## SELECTED EXTRACT

I am constantly nauseated. I’ve had every test and nothing turns up. What can I do?
Andrew Weil, M.D. |October 25, 2007
Recurrent nausea can be a symptom of anything from persistent “stomach flu” to food poisoning, motion sickness, overeating, blocked intestine, drug overdose, concussion, and migraine. Nausea is also the main feature of morning sickness, common during the first trimester of pregnancy. And nausea can be a symptom of such conditions as heart attacks, kidney or liver disorders, central nervous system disorders, (including brain tumors), and some forms of cancer. The tests you’ve gone through should have ruled out any such problems.
Usually described as an uneasy, wave-like feeling in the stomach and head, nausea often includes the urge to throw up but doesn’t always lead to vomiting. Often the timing of nausea suggests the cause. For example, if it occurs shortly after a meal, it can mean food poisoning or a peptic ulcer.
You may be able to prevent nausea by eating several small meals throughout the day instead of three big ones. Be sure to eat slowly and avoid fried, greasy or sweet foods that are hard to digest. If the smell of hot or warm foods triggers your nausea, be sure that your foods are cold or at room temperature. Lying down after eating and keeping your head elevated about 12 inches above your feet can sometimes help.

## DATA FOR ANALYSIS
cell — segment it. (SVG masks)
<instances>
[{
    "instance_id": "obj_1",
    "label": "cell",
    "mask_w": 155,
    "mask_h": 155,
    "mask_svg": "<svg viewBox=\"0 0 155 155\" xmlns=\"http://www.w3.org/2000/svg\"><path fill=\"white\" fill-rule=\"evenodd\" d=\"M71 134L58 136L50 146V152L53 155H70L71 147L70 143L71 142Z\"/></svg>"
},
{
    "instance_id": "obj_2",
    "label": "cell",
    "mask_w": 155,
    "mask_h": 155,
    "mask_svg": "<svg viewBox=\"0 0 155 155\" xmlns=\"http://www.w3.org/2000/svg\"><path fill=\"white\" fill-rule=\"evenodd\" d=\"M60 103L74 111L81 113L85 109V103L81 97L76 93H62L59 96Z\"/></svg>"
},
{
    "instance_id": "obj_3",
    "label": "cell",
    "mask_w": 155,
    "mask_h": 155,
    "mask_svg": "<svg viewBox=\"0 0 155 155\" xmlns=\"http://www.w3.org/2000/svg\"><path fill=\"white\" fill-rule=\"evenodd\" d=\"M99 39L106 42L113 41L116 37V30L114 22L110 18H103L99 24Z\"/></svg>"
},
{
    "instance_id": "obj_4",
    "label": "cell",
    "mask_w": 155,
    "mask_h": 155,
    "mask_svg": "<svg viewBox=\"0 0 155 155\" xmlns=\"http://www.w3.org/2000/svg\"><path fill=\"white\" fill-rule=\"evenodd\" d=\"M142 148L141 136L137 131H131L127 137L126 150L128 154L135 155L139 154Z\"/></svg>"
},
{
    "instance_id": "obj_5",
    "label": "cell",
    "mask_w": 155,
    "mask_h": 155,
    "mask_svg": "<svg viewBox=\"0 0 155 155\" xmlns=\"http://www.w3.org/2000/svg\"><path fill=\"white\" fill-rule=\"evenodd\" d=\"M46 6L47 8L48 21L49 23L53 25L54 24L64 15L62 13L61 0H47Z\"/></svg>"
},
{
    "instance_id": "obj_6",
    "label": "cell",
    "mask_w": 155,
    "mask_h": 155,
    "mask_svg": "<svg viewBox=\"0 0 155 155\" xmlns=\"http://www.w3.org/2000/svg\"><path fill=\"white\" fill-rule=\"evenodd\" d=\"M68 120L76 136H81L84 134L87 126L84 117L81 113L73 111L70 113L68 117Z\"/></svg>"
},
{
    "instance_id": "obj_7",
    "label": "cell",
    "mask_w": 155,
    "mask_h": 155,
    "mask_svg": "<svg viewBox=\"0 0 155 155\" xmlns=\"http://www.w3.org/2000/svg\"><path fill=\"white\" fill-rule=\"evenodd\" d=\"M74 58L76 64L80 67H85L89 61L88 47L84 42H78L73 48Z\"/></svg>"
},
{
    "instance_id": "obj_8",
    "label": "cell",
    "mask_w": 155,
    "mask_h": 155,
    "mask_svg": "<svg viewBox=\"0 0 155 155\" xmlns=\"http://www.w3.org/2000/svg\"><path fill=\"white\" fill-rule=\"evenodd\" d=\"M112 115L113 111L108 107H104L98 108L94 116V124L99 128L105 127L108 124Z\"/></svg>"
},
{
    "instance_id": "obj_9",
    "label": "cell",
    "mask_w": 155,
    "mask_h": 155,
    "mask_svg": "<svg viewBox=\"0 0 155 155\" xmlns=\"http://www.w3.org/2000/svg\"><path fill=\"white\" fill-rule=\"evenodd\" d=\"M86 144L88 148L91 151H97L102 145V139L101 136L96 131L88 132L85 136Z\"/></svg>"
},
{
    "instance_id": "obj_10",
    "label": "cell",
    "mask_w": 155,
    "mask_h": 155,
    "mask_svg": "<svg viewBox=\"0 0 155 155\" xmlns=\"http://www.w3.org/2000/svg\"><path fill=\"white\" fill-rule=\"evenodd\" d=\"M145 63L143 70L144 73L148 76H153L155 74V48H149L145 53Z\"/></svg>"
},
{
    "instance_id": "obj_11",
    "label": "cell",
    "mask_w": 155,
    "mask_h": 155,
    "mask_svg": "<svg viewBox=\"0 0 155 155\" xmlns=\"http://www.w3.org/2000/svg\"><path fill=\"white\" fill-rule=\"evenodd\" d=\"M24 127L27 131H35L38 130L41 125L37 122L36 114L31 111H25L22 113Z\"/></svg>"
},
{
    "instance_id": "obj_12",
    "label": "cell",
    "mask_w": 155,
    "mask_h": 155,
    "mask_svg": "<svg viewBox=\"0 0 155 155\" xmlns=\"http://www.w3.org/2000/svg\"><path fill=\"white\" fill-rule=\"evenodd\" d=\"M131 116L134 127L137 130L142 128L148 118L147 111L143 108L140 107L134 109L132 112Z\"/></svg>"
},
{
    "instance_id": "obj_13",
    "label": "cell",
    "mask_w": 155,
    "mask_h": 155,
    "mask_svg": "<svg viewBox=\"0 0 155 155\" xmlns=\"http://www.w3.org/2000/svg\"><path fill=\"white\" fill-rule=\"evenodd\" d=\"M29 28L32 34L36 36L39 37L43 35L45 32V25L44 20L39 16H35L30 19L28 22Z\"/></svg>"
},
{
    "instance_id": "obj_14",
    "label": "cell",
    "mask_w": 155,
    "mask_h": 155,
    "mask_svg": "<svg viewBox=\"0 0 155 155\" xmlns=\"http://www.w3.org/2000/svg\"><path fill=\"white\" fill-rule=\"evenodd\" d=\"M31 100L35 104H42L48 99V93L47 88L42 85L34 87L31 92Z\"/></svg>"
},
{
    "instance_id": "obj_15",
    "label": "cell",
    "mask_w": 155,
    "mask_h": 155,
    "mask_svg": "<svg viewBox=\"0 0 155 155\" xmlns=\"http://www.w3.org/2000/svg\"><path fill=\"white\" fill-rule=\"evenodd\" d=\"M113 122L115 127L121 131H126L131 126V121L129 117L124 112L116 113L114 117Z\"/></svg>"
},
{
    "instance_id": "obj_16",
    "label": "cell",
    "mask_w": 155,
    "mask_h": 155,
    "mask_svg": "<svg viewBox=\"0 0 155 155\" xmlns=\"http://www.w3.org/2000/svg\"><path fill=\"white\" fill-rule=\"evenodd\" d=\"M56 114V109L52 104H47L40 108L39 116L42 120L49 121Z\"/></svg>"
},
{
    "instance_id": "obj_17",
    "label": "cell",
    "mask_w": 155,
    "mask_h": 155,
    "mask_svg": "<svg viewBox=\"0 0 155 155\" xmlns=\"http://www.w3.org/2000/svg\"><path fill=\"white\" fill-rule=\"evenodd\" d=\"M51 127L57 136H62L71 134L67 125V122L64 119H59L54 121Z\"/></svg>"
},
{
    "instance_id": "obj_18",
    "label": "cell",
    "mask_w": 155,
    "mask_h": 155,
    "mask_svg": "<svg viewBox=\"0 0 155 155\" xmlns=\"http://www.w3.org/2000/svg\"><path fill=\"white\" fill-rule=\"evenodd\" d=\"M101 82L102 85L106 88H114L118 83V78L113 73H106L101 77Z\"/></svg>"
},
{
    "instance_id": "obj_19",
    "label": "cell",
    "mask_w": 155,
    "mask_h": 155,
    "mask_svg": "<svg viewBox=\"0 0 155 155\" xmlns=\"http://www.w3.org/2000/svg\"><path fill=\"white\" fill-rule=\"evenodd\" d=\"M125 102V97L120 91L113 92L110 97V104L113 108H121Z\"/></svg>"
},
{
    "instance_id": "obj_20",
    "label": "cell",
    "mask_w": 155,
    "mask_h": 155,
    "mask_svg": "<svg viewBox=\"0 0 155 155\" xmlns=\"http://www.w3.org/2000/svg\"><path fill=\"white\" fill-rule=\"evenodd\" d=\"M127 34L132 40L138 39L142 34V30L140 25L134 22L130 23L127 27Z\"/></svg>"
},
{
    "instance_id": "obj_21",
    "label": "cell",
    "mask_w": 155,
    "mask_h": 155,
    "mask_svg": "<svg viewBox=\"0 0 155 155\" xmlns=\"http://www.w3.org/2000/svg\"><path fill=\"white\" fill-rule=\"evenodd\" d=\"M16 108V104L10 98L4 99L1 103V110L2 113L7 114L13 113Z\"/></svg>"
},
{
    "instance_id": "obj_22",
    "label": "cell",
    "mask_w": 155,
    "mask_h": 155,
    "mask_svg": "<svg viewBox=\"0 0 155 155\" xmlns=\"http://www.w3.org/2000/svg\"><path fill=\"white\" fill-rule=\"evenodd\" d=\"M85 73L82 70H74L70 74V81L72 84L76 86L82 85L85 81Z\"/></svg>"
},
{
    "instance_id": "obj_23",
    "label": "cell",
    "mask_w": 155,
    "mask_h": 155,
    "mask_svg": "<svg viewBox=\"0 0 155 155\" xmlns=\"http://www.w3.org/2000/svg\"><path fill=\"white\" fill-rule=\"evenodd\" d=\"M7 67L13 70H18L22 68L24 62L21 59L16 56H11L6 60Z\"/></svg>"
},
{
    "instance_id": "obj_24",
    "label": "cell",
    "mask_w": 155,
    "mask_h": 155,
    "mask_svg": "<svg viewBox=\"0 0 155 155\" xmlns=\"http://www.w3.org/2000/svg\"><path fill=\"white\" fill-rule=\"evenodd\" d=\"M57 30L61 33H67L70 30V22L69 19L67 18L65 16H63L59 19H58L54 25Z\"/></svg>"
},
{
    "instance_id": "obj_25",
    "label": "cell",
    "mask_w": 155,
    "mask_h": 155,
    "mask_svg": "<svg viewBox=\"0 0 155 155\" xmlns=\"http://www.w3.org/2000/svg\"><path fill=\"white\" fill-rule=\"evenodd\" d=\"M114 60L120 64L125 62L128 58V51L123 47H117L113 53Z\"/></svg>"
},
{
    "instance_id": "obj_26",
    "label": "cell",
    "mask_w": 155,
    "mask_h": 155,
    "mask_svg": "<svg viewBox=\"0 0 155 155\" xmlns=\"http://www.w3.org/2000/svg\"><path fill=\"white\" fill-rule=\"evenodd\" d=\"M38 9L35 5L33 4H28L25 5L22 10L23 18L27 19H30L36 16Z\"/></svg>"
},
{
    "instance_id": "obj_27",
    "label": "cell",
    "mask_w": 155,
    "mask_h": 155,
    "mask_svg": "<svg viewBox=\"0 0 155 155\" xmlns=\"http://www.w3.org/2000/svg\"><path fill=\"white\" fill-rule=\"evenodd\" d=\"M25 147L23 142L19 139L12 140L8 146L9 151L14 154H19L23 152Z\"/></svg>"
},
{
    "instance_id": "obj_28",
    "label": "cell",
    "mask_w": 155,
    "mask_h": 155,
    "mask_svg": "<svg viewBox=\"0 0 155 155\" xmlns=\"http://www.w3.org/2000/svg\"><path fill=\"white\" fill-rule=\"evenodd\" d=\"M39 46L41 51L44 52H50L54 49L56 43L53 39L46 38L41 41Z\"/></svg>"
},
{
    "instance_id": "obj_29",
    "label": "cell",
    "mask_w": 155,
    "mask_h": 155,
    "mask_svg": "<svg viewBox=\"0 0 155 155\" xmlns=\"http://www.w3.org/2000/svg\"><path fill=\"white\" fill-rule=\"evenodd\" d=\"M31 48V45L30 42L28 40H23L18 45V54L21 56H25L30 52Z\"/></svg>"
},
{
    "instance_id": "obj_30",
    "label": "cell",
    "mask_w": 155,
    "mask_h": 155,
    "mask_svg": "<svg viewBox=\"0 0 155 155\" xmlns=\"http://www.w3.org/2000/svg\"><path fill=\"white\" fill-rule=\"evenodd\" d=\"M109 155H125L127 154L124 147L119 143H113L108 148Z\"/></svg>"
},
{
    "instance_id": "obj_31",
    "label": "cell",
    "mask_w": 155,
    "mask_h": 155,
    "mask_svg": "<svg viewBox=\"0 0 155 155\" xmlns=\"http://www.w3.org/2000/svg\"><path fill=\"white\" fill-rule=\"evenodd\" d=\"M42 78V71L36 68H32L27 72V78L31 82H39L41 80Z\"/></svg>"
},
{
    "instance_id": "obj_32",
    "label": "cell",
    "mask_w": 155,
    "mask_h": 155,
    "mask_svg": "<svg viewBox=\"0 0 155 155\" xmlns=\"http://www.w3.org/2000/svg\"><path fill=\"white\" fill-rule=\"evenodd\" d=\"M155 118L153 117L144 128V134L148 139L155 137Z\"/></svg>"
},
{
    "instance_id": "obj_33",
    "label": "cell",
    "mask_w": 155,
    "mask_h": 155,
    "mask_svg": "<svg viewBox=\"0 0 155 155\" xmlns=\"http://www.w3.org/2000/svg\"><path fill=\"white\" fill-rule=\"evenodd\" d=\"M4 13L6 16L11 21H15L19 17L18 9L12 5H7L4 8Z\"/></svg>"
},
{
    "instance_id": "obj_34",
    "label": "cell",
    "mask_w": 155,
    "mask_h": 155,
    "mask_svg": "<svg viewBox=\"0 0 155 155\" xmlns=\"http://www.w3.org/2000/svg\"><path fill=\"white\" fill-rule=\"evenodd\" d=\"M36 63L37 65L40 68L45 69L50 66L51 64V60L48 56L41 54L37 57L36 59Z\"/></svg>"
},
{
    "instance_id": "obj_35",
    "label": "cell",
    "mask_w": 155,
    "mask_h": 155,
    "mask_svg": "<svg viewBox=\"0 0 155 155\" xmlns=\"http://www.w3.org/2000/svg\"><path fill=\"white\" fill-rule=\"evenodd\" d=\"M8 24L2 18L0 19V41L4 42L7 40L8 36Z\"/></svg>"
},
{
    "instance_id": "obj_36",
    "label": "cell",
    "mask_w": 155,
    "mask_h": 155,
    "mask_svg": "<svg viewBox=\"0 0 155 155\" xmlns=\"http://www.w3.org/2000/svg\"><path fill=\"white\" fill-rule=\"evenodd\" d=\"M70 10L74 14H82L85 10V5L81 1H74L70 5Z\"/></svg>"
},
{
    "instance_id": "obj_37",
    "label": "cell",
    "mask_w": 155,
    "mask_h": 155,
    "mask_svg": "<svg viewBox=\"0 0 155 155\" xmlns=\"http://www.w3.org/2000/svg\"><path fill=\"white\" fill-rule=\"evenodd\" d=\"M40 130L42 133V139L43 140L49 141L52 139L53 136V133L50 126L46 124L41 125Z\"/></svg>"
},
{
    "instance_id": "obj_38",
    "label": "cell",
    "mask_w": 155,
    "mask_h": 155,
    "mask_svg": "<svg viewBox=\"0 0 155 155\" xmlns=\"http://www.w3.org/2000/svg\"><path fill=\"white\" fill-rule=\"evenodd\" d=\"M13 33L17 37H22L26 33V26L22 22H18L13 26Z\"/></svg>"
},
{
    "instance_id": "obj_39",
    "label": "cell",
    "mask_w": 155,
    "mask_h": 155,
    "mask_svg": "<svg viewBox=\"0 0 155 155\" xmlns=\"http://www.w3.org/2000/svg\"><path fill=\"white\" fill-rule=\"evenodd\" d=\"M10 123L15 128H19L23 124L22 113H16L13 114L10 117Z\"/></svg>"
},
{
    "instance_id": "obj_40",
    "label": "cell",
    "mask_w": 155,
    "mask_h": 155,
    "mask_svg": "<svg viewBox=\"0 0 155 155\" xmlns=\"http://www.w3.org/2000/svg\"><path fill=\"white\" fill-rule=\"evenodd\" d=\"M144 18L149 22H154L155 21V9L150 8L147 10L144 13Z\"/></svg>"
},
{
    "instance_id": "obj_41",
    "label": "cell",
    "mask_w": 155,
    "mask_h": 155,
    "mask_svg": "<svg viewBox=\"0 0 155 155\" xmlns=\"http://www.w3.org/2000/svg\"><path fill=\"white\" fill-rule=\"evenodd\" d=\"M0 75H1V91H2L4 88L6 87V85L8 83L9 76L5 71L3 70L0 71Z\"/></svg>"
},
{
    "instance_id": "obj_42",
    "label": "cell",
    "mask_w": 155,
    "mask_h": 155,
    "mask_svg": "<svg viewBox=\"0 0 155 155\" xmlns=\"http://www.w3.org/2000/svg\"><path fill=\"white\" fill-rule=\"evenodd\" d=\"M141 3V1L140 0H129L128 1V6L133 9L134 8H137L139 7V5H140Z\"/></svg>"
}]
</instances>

## PROBLEMS TO WORK ON
• 1. From the nausea column, extract the passage running from "Andrew Weil, M.D." up to and including "a peptic ulcer.", word for word.
• 2. In the nausea column, what can nausea that comes shortly after a meal mean?

## ANSWERS TO THIS EXERCISE
• 1.
Andrew Weil, M.D. |October 25, 2007
Recurrent nausea can be a symptom of anything from persistent “stomach flu” to food poisoning, motion sickness, overeating, blocked intestine, drug overdose, concussion, and migraine. Nausea is also the main feature of morning sickness, common during the first trimester of pregnancy. And nausea can be a symptom of such conditions as heart attacks, kidney or liver disorders, central nervous system disorders, (including brain tumors), and some forms of cancer. The tests you’ve gone through should have ruled out any such problems.
Usually described as an uneasy, wave-like feeling in the stomach and head, nausea often includes the urge to throw up but doesn’t always lead to vomiting. Often the timing of nausea suggests the cause. For example, if it occurs shortly after a meal, it can mean food poisoning or a peptic ulcer.

• 2. Food poisoning or a peptic ulcer.